En l’occurrence, on gardera à l’esprit que la précédente décision est entrée en force il y a moins d’une année et demie. Or, il n’est ni allégué, ni démontré que l’état de santé de la recourante se soit gravement détérioré durant cet intervalle de temps. La situation générale de la recourante n'a pas évolué de manière significative depuis la décision précitée de renvoi. La recourante souffrait déjà de cardiopathie à son arrivée en Suisse et il n’est toujours pas démontré qu’aucun traitement ne soit disponible en Iran contre cette pathologie, dont elle souffre vraisemblablement en raison de son âge. Ainsi, les circonstances évoquées par la recourante ne se sont pas modifiées à un point tel qu’il faille examiner à nouveau sa situation sous l’angle du cas de rigueur.

c) Au vu de ce qui précède, l’autorité intimée n’a pas violé le droit en confirmant l’irrecevabilité de la demande de nouvel examen.

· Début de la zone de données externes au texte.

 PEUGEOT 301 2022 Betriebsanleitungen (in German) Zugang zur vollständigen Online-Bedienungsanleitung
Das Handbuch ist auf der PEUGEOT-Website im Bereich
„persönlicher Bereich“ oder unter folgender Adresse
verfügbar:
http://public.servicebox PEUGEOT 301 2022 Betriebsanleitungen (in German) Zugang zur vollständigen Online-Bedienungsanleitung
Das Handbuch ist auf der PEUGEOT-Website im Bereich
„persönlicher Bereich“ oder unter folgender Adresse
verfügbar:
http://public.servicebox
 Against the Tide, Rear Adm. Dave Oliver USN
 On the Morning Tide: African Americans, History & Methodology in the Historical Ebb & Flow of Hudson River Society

4.                      Les considérants qui précèdent conduisent au rejet du recours, dans la mesure de sa recevabilité, et à la confirmation de la décision attaquée. Le sort du recours commande que la recourante en supporte les frais (art. 49 al. 1, 91 et 99 LPA-VD). L’allocation de dépens n’entre pas en ligne de compte (art. 55 al. 1, 91 et 99 LPA-VD).


 

 

Par ces motifs
 la Cour de droit administratif et public
du Tribunal cantonal
arrête:

 

I.                       Le recours est rejeté, dans la mesure où il est recevable.

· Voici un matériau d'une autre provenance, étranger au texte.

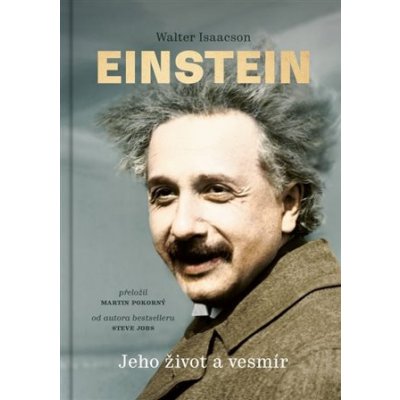 Einstein Jeho život a vesmír - Walter Isaacson – Hledejceny.cz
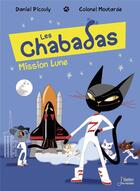 Couverture du livre « Les Chabadas Tome 17 : mission lune » de Colonel Moutarde et Daniel Picouly aux éditions Belin Education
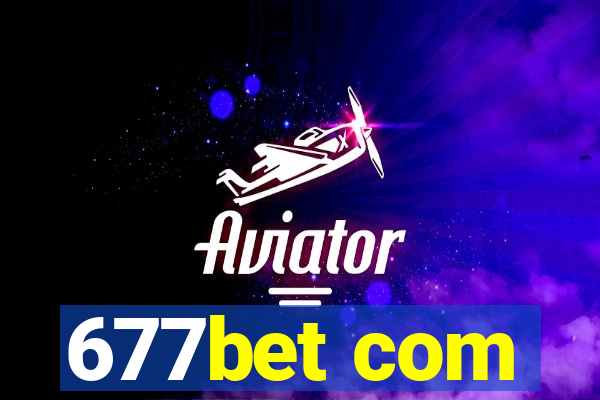 677bet com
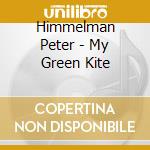 Himmelman Peter - My Green Kite cd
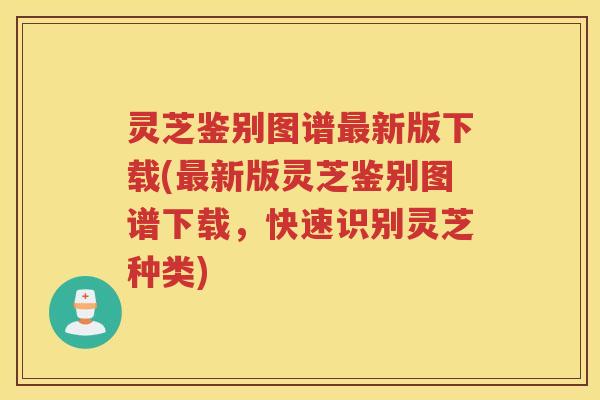 灵芝鉴别图谱最新版下载(最新版灵芝鉴别图谱下载，快速识别灵芝种类)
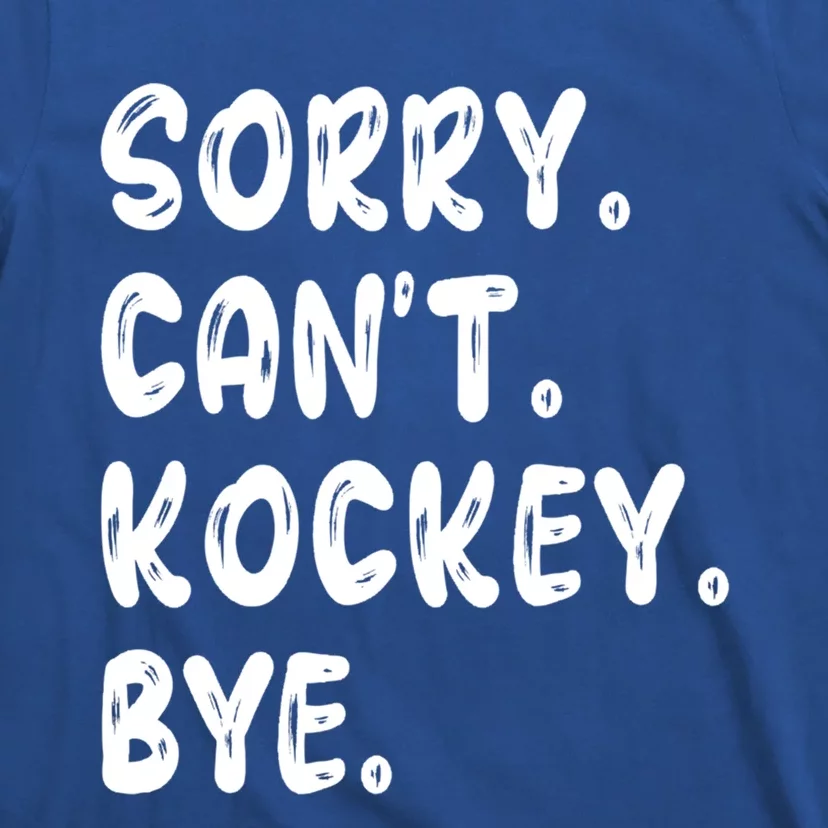 Funny Hockey Lovers Quote Sorry Cant Hockey Bye Gift T-Shirt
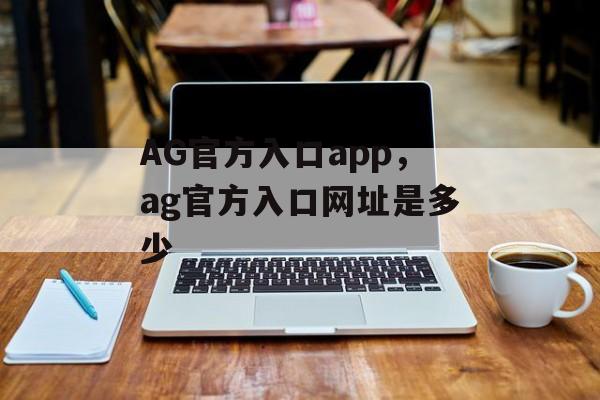 AG官方入口app，ag官方入口网址是多少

II.                      La décision du Service de la population, du 28 novembre 2023, est confirmée.

III.                    Les frais d’arrêt, par 600 (six cents) francs, sont mis à la charge de A.________.

IV.                    Il n’est pas alloué de dépens.

 

 

Lausanne, le 25 septembre 2024

 

Le président:                                                                                            Le greffier:          


                                                                                                                 

Le présent arrêt est communiqué aux destinataires de l'avis d'envoi ci-joint ainsi qu’au Secrétariat d’Etat aux migrations (SEM).

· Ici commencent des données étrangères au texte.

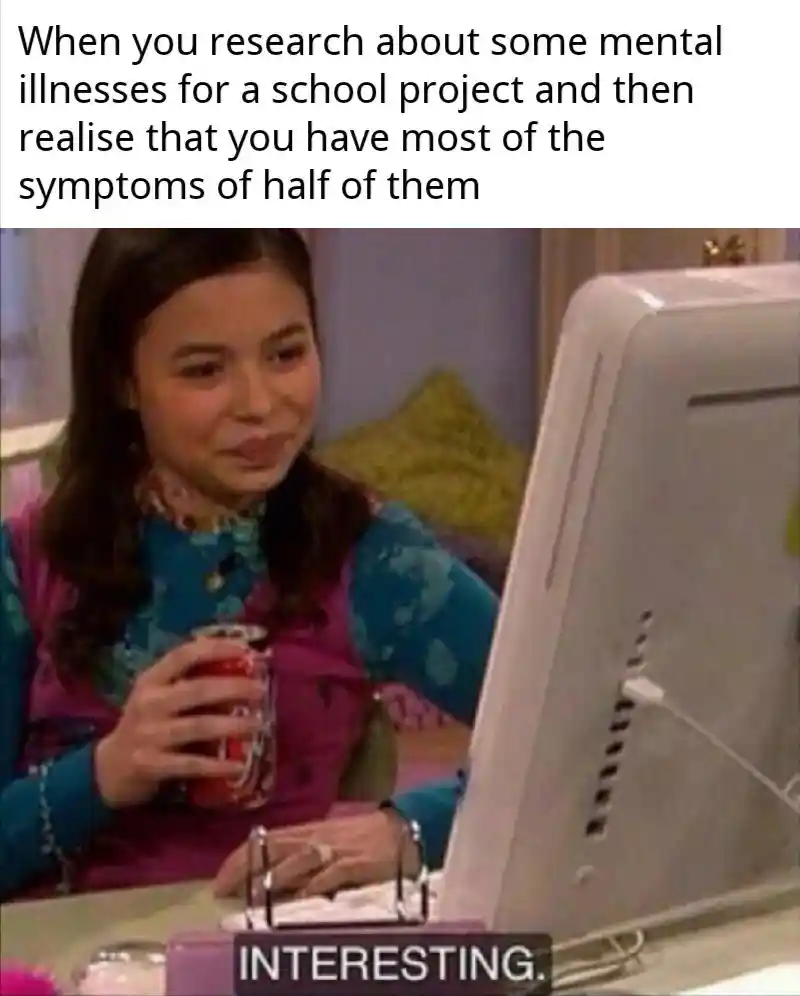 Mental illness research meme finding you have most symptoms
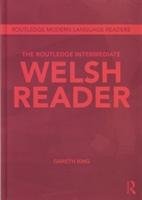 The Routledge Intermediate Welsh Reader - King Gareth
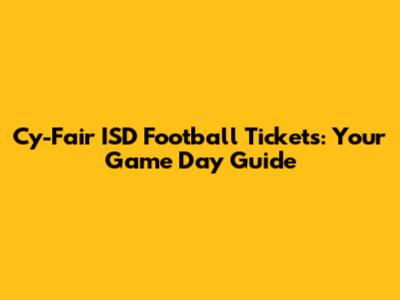 Cy-Fair ISD Football Tickets: Your Game Day Guide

Il peut faire l'objet, dans les trente jours suivant sa notification, d'un recours au Tribunal fédéral (Tribunal fédéral suisse, 1000 Lausanne 14). Le recours en matière de droit public s'exerce aux conditions des articles 82 ss de la loi du 17 juin 2005 sur le Tribunal fédéral (LTF - RS 173.110), le recours constitutionnel subsidiaire à celles des articles 113 ss LTF. Le mémoire de recours doit être rédigé dans une langue officielle, indiquer les conclusions, les motifs et les moyens de preuve, et être signé. Les motifs doivent exposer succinctement en quoi l’acte attaqué viole le droit. Les pièces invoquées comme moyens de preuve doivent être jointes au mémoire, pour autant qu’elles soient en mains de la partie; il en va de même de la décision attaquée.